I held the drill at full power for a minute straight and this is it?! This was not what happened. Unfortunately, the spade bit (which should never be used on metal anyway, especially not like this!) just blunted out completely and polished the aluminum at a depth of about 1/16″.

I left this full size (3000 px wide, 3 megs, blame my carelessness with the quality slider) if you want to investigate the metallurgical structures of aluminum. I think I almost snapped the table right off the drill press by slamming the lever so hard.

Next upgrade: Giant outrunner powered drill press. Therefore, I had to resort to the OTHER brute force machining. Drilling holes in a circle, then bridging those holes with a Dremel drywall cutting bit. This worked very well.

Noob mistake: cut out the center before drilling the hole. Here is the throttle body with the potentiometer mounted. It will be clamped to the handlebar. Why couldn’t I use a stock, well-built, easily purchaseable throttle? Because the handlebar is a weird diameter nobody makes accessories for.

No torsion spring? NO PROBLEM! Complete throttle body with aluminum thumb lever thing, which will probably be dipped in something soft. I couldn’t believe that none of the random mechanical tidbits I stockpile had a single usable torsion spring. In the end, I faked it out with a tension spring wrapped around the resistor shaft. The spring anchor screw was dug out from my hardware trap, and is an odd standoff-screw at the most convenient height possible. This screw also acts as a travel limiter.

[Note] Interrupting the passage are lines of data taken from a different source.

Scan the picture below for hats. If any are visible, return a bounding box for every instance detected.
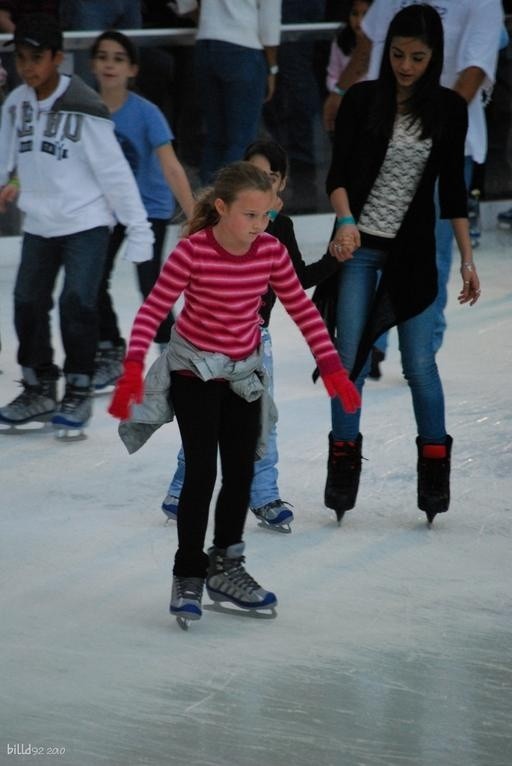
[3,14,63,53]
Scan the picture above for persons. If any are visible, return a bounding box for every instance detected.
[299,0,482,512]
[108,159,361,623]
[87,29,196,388]
[161,137,361,526]
[0,0,370,200]
[1,9,158,426]
[340,0,503,253]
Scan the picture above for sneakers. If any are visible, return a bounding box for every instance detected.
[162,494,180,517]
[252,499,293,527]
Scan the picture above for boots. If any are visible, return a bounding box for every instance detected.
[170,575,204,620]
[414,436,453,515]
[91,339,126,390]
[468,199,479,236]
[50,372,93,426]
[324,431,364,512]
[0,366,60,425]
[206,541,277,610]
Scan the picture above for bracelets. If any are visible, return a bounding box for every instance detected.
[335,214,357,228]
[459,260,477,274]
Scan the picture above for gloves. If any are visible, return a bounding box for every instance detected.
[321,369,362,414]
[108,362,146,422]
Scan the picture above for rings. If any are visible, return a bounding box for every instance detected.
[333,239,345,253]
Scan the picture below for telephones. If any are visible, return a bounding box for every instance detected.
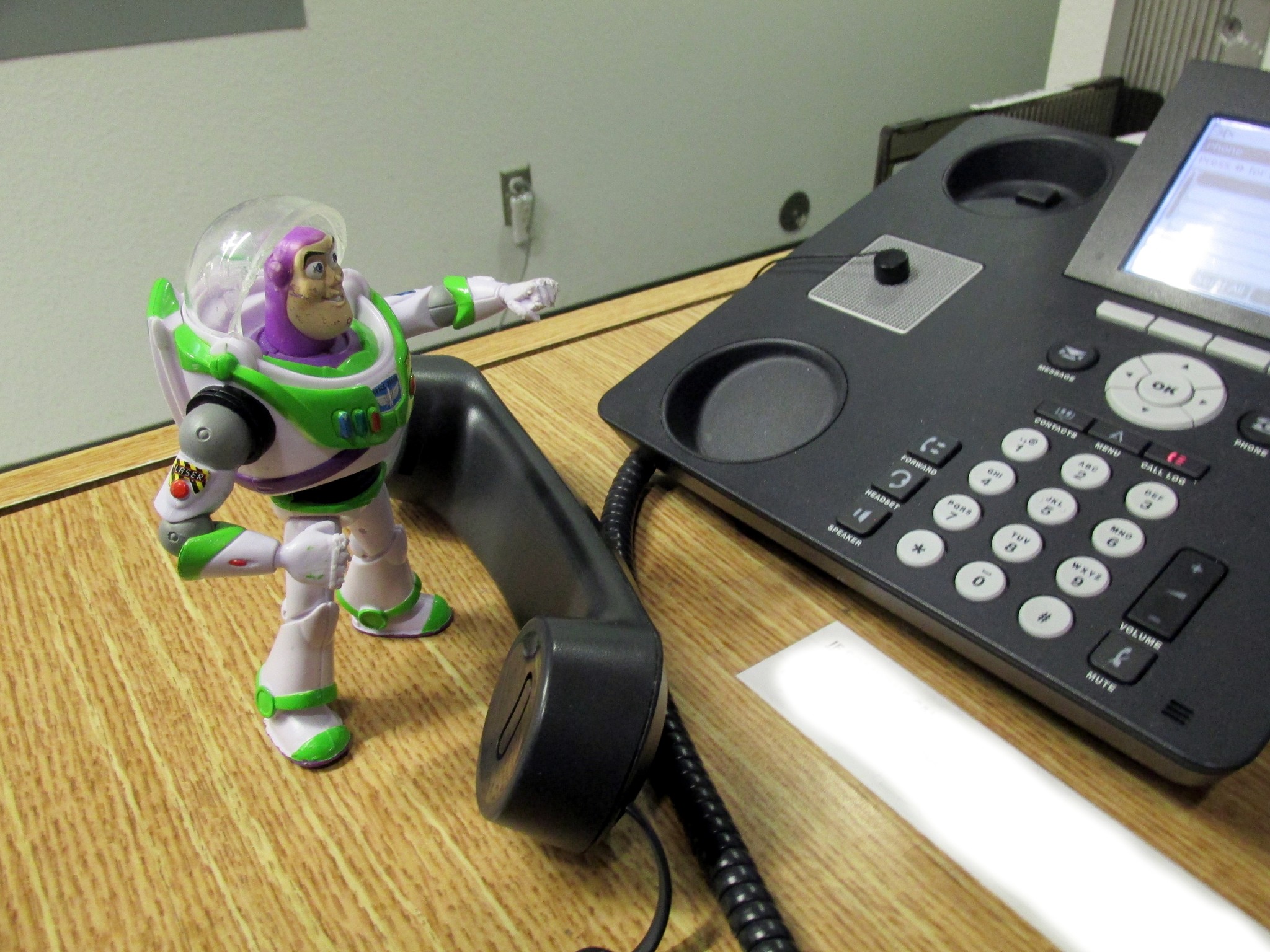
[379,56,1270,858]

I found that using a 10K pot was better than a 5K as perscribed in the original servo tester circuit since it made the useful travel range smaller; that is, more usable with a thumb lever. The bottom travel limit is the potentiometer body itself, and corresponds to 0% power on the controller. The top end travel limiter is the screw, and it stops exactly where “full throttle” on the controller is. The controller automatically shuts down if it gets past this angle, causing the electric brake to kick in and me to probably fly off. Therefore, the stop is right before this limit.

I had a really shiny knob that was going to be the lever... Mounted on the right side handle bar. It’s nice when things just work.

I could have just redrilled... but no. Working on the switchbox. I had to yank the big 10 gauge cables through the holes in the box with pliers, because the holes weren’t quite big enough. Originally, the holes were for LEDs – a red one for “low battery” and a green one for…well, something other than low.

I had to break out the huge 15 inch long 100 watt iron to solder the big cables to the big relay terminals.

There's no smartass comment for this one. Power meter tape-welded to a bent metal plate screwed to the completed switchbox, which has been mounted back in its original position. It’s a nice fit. The angle could be a bit shallower, but I won’t take it off and adjust it again for fear of breaking things.

Notice the white wire next to the thick red and black ones. This is actually a four-conductor cable salvaged from a computer mouse. Conveniently, it was six feet long, and had all four conductors I needed – +12v for the meter, and three wires for the throttle. There’s so much convenience on this thing it’s not even funny. Actually, it is.

One more interesting feature is that the red and black wires are both on the battery negative side of the whole electrical system. Why? Because I had six feet of red and black zip wire, not six feet of black and black. Interesting things will happen if I wire this red cable to positive, such as dead shorting through the relay and making a huge smoke cloud. Watch for this.

Wiring everything else up takes too long. Dummy motor says everything is working as it should!

Now the only thing left is to get another slab of 2.5″ aluminum and some more servo leads. Then it could be done. By this weekend, even.

Watch for a MAJOR BUILD DISASTER in the near future! All my projects have Major Build Disasters around now, and I don’t think this is an exception!